#### [Dataset entries]
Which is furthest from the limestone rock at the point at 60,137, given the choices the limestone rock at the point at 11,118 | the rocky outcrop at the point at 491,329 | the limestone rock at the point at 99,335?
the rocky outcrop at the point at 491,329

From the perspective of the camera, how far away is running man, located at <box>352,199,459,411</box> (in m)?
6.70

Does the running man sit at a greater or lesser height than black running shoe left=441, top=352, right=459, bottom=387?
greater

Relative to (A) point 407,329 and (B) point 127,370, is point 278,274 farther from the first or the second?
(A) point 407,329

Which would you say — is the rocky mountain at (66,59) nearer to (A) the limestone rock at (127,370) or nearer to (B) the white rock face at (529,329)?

#### [Written instruction]
Rewrite the material as a Markdown table with the columns Row and Line, starting at the line that contains "Does the running" and continuing through the last line of the material. Number each row, and leave out blank lines.

#### [Task response]
| Row | Line |
|---|---|
| 1 | Does the running man sit at a greater or lesser height than black running shoe left=441, top=352, right=459, bottom=387? |
| 2 | greater |
| 3 | Relative to (A) point 407,329 and (B) point 127,370, is point 278,274 farther from the first or the second? |
| 4 | (A) point 407,329 |
| 5 | Which would you say — is the rocky mountain at (66,59) nearer to (A) the limestone rock at (127,370) or nearer to (B) the white rock face at (529,329)? |